I’m always interested in seeing how the social networking process is being captured at various online sites, so I’ve been variously part of Orkut, Friendster, Ryze, LinkedIn and even MySpace. For some sites, a social network is a logical outgrowth too. Think of sites where you’re visiting because of specific shared interests with other members and becoming friends with them.
Think Meetup.com, the newest entrant in the social networking derby.
There is a curious sort of logic to these new features, since Meetup is already focused on arranging and coordinating face to face meetings. You probably remember Meetup for its extensive press coverage during the last election: it became the favorite meeting coordination tool for politically active folk of various stripes.

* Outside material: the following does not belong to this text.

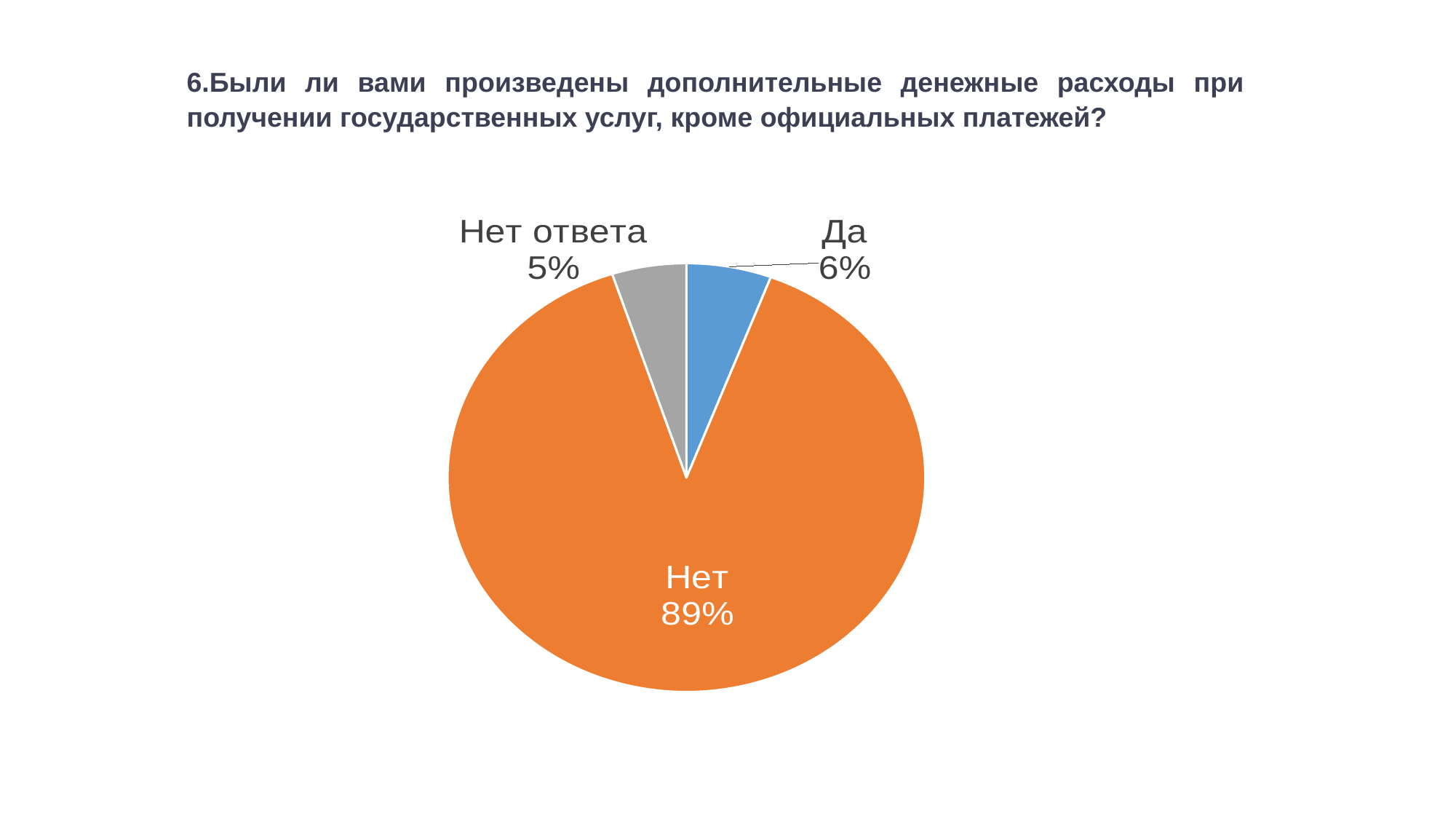
What share of the pie does the "Нет ответа" slice represent? 5% Which slice of the pie is the smallest? Нет ответа How many slices does the pie chart have? 3 Which slice of the pie is the largest? Нет What colour is the "Да" slice of the pie? blue What share of the pie does the "Нет" slice represent? 89% What share of the pie does the "Да" slice represent? 6% What colour is the "Нет" slice of the pie? orange Which is larger, the "Да" slice or the "Нет ответа" slice? Да What is the difference in percentage points between the "Да" slice and the "Нет ответа" slice? 1 What kind of chart is shown on the slide? pie chart What is the difference in percentage points between the "Нет" slice and the "Да" slice? 83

There’s no presidential race around the corner, which appears to have given the Meetup team a chance to really think through the future of its business, especially the question they’ve always had of how the heck do we monetize this thing? Their last attempt, a switch from free to paid event coordination, didn’t go over too well in the marketplace, as I wrote about in The Evolving Business Plan of Meetup.com
Nonetheless, there are an impressive number of coordinators using Meetup for organization and logistics, including over 350 groups in the greater Denver, Colorado area ranging from board games to alternative health, poetry networks to psychics, survivalism to the feral cat meetup.
Put all those meetings together, sprinkle in thousands of different people who either organize or attend one or more event, and you really do have the seeds for a nice social network, and so…

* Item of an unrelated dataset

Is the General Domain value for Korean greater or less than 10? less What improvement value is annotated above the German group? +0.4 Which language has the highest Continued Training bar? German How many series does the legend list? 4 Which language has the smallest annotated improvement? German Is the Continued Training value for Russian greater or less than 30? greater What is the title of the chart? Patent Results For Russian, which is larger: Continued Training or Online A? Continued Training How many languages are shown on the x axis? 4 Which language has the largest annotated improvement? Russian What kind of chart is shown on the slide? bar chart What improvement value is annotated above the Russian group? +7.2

You can see the new tabs along the top of my Meetup Profile: “Friends” and “Testimonials”. Indeed, I have two Meetup friends already, both fellow Coloradoans.
But here’s what I want to know: do we really need yet another social network?
How on earth are we supposed to keep up with them all and make sure that they’re all reasonably well maintained and up-to-date. I’ve already started just ignoring mail people send me within the MySpace world, because I just can’t deal with the terrible email interface on the site.
Here’s a startup idea: we need a tool that lets you have one centralized profile that you maintain and it would automatically update all the different social networks and sites with a social network component so that you’d have a consolidated view of all your friends across the networks, a tool to make sure your profile is updated on all the sites. etc.
Without such a tool, I fear that Meetup’s social networking tools are just too little, too small, and too late. I know I can’t deal with yet another social network…
How about you? Are you suffering from social networking fatigue yet?